Senators Bonacic And Larkin Call For Creation Of "tech-ii" School In Hudson Valley

 

State Senators John J. Bonacic (R/I/C - Mt. Hope) and William J. Larkin, Jr. (R/C - Cornwall-on-Hudson), today said they planned on convening a forum in April with the goal of crafting legislation to create a regional school focusing on technology, math, science & engineering.

Given a "working name" by the Senators of the "Hudson School of Math, Science & Engineering", Bonacic and Larkin said a regional effort should be started to ensure that "our children are not left behind, and that leading educational opportunities are brought to their doorstep."

In November of 2005, Governor George Pataki signed into law the Tech Valley High School Act (S.5729), a joint collaboration between two Boards of Cooperative Services (BOCES) serving the greater Albany region.

Senator Bonacic said, "Albany and SUNY Albany have received substantial State assistance in the technology development area and young people in that area will benefit from it. We are the fastest growing region in the State and a regional school with a focus on the jobs of tomorrow would be an asset to our young people."
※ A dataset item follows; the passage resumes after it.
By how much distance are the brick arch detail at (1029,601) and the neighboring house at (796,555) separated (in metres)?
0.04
Senator Larkin said, "We are breaking new ground in secondary education. The vision for a Hudson Valley School of Math, Science and Engineering revolves around the desire to aggressively develop new talent in these fields. This type of academic institution, with unlimited scholastic challenges and opportunities, recognizes the unlimited potential of young minds and will help shape leaders and thinkers for the future of New York. This is an ambitious and

exciting undertaking, but we are committed to making it work for our talented secondary students knowing the contributions and future global impact they will make. I look forward to bringing our local leaders in education together for a thorough discussion about this concept and our goals for the future."

Under the Tech Valley High School Law signed by Governor Pataki, two BOCES districts will collaborate to build a regional school which will concentrate on technology. Under current law, BOCES districts offer vocational training, but students still attend their home school district for core curriculum activities such as English, Social Studies, Math, and Science.

"In New York City, Mayor Bloomberg is opening 'super-schools', giving kids opportunities they do not have in a traditional high school setting. We envision an academic setting focusing on technology based jobs - particularly concentrating in math and science, so our children who are particularly interested in these subjects can compete against the best in this worldwide economy," the Senators said.

Like the recently signed "Tech Valley" legislation, the Senators said their bill, would not allow "cherry picking", such as was proposed in the 1980's "Excelsior School" model - which allowed only those students of exceptional academic achievement entry into the school. "Students of diverse talents who want to focus their talents in the areas of science, math, and engineering deserve an opportunity to nurture those talents and energy in those areas. We have a problem in this nation with math and science and we want to make sure our region's children are not part of that problem," Bonacic and Larkin said.

BOCES, as a regional educational entity dedicated to the collaborative services for its component service districts is an ideal structure and cost effective model for this school.

In the case of the Albany region's Tech Valley High School, partnerships are being developed with existing technology based businesses to integrate local technology into the classroom. Other components of the Albany region's Tech Valley High School include:

- The creation of a joint board comprised of the existing board members of the two local BOCES to oversee the operation of the high school program;
- The creation of an advisory council consisting of members of the Capital District business community;
- Authorization for high school diplomas to be awarded by the student's school district of residence indicating that the student attended and completed the Tech Valley High School program.

In the Albany Tech Valley case, the school will be treated as a regional institute rather than a freestanding high school and provisions comparable to other State Education Department approved programs for accountability, voter participation and fiscal oversight are included in the law. The Senators indicated they expected those same conditions and circumstances would exist in the event the "Hudson School of Math, Science & Engineering" is created in the Ulster/Orange County area.

"The original Tech Valley concept was developed by two Albany area BOCES organizations. They are the model and the legislation was negotiated with the Governor, Senate, and Assembly. We will look to that model in developing the concept for our region if there is interest," the Senators said.

The Senators' forum will include representatives from SUNY New Paltz, SUNY Ulster, SUNY Orange, Orange-Ulster BOCES, based in Goshen, and Ulster BOCES based in New Paltz. In addition, industry leaders who have demonstrated an interest in technology will also be invited to participate.

"New York spends more per pupil than any State in the nation. At the same time, we are troubled by graduation rates which are lower sometimes than we like, and other concerns. The Hudson School can be a new opportunity to reach those students who might be otherwise be lost, and also provide an exceptional opportunity for students who want to focus in math, science, and engineering," concluded Senator Bonacic.